Before Andonovski gave her the armband (a move made in part because veteran captain Sauerbrunn missed the World Cup due to a lingering foot injury), Horan told her that receiving the armband wouldn’t change her or how the players could to talk with her. What would change, she told him, is the tone she would set. She wanted to be a role model.

“I’m not going to be a coach’s captain, I’m going to be a player’s captain,” she told Andonovski. So if that wasn’t what he wanted, then he shouldn’t make her captain.

Horan has kept his word since interim head coach Twila Kilgore stepped in, leaning on Morgan, Lavelle and Sonnett to make them part of the transition process. He has also empowered relative newcomers to the team. Normally reticent center Naomi Girma, 23, said Horan “encouraged me to just find my voice.”

“A lot of these new young players are going to have huge roles, even in these Olympics,” Horan says. “How on earth can we get the best out of them to get on the podium? “It’s been a crazy place, but this is a really exciting role for me because I felt like this is what I’m meant to do.”

The team has four months until Hayes takes over and six months until the Olympics.
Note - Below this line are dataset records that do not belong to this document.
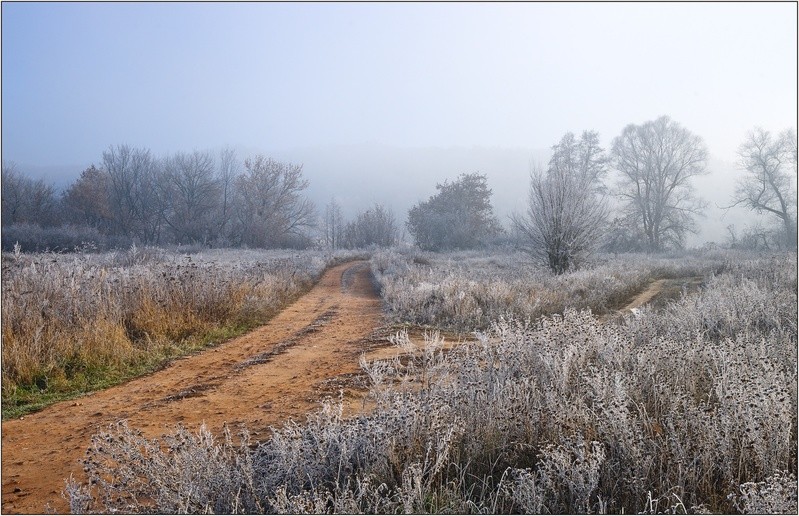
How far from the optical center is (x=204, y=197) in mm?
53312

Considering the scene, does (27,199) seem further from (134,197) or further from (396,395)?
(396,395)

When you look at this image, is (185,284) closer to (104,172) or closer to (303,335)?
(303,335)

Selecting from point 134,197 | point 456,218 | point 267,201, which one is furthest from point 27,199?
point 456,218

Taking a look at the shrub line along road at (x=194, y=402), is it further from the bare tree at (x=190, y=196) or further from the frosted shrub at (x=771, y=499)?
the bare tree at (x=190, y=196)

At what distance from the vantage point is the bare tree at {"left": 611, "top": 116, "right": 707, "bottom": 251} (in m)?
42.5

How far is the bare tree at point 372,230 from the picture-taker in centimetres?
5969

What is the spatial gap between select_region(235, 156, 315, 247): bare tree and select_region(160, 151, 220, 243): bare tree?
434cm

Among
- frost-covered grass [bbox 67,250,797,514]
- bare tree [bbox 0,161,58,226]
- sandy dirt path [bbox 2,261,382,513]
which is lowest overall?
sandy dirt path [bbox 2,261,382,513]

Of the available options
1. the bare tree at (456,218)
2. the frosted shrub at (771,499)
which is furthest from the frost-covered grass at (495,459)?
the bare tree at (456,218)

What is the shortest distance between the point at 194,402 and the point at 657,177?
46.6 meters

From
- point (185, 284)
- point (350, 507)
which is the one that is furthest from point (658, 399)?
point (185, 284)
The sprint is underway for this huge group project to restore the team to the top, before looking ahead to 2027 and a World Cup that could be held at home. Every voice is important to Horan, from Horan to Lavelle, Morgan, Girma, Shaw and beyond.

“We need to do everything we can to improve, to improve each other, while maintaining standards,” Horan says. “We need to change the whole culture we had before the last World Cup and going to these Olympic Games because we need to win. And that starts now.”